Direction:
Rewrite the data starting with the line containing "Is point 33,484" and going on through the line containing "3346 millimetres", swapping "floating vegetation" for "floating weeds" and leaving everything else the same.

BEGIN Provided entries

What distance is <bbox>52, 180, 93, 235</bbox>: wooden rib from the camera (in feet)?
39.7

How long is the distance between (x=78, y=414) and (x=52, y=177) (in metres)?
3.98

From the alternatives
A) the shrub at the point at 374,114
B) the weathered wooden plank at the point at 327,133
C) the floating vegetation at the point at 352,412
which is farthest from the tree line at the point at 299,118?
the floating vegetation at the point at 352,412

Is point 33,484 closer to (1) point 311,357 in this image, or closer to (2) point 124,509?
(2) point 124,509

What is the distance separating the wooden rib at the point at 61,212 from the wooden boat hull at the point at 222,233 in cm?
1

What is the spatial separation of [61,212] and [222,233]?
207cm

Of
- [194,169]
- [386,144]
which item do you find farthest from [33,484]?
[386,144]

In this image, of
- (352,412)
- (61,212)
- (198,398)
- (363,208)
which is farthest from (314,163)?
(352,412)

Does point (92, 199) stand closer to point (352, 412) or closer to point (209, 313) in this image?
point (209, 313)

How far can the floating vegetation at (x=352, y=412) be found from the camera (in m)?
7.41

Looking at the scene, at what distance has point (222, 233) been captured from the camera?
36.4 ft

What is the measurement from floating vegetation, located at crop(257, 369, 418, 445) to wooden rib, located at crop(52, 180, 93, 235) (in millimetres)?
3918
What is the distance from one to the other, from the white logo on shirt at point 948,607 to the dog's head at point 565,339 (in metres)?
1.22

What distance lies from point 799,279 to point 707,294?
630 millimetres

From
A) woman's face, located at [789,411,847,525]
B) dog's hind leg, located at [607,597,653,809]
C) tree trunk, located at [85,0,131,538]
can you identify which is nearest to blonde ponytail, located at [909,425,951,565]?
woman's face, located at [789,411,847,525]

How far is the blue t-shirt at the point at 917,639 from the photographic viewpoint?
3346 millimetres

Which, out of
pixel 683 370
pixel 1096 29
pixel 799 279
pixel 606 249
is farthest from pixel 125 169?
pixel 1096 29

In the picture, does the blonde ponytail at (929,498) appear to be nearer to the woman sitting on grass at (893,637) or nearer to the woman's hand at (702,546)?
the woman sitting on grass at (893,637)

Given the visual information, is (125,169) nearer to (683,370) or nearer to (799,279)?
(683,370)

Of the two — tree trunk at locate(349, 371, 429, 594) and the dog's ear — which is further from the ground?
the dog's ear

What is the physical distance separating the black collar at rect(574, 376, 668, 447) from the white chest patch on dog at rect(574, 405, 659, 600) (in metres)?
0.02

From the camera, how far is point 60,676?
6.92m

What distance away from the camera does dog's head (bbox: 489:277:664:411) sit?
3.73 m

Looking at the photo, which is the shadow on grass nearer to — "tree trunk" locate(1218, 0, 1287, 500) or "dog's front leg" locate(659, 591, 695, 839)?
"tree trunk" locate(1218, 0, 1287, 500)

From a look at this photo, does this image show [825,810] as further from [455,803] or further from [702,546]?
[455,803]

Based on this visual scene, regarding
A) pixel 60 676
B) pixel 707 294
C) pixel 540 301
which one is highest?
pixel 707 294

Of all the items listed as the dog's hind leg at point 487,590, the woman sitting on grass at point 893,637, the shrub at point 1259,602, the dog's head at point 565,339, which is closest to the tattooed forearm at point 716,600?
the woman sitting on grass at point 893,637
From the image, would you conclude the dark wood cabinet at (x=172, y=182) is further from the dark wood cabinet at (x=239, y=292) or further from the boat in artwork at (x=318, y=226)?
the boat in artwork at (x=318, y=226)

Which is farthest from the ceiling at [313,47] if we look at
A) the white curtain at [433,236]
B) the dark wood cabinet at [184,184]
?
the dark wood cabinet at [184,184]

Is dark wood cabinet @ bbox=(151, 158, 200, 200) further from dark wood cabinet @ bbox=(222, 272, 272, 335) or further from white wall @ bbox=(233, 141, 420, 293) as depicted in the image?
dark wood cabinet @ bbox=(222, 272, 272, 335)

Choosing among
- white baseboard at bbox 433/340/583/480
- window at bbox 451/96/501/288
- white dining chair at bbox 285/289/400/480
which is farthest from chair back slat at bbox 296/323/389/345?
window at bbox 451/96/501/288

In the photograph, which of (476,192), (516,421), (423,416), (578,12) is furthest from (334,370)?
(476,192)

END Provided entries

Task result:
Is point 33,484 closer to (1) point 311,357 in this image, or closer to (2) point 124,509?
(2) point 124,509

What is the distance separating the wooden rib at the point at 61,212 from the wooden boat hull at the point at 222,233 in cm?
1

What is the spatial separation of [61,212] and [222,233]?
207cm

Of
- [194,169]
- [386,144]
which item do you find farthest from [33,484]?
[386,144]

In this image, of
- (352,412)
- (61,212)
- (198,398)
- (363,208)
which is farthest from (314,163)?
(352,412)

Does point (92, 199) stand closer to point (352, 412) or closer to point (209, 313) in this image?
point (209, 313)

How far can the floating weeds at (x=352, y=412) be found from the camera (in m)?
7.41

Looking at the scene, at what distance has point (222, 233) been captured from the camera?
36.4 ft

What is the measurement from floating weeds, located at crop(257, 369, 418, 445) to wooden rib, located at crop(52, 180, 93, 235) (in millimetres)?
3918
What is the distance from one to the other, from the white logo on shirt at point 948,607 to the dog's head at point 565,339 (in metres)?
1.22

What distance lies from point 799,279 to point 707,294?
630 millimetres

From
A) woman's face, located at [789,411,847,525]
B) dog's hind leg, located at [607,597,653,809]
C) tree trunk, located at [85,0,131,538]
can you identify which is nearest to blonde ponytail, located at [909,425,951,565]?
woman's face, located at [789,411,847,525]

How far is the blue t-shirt at the point at 917,639 from the photographic viewpoint?
3346 millimetres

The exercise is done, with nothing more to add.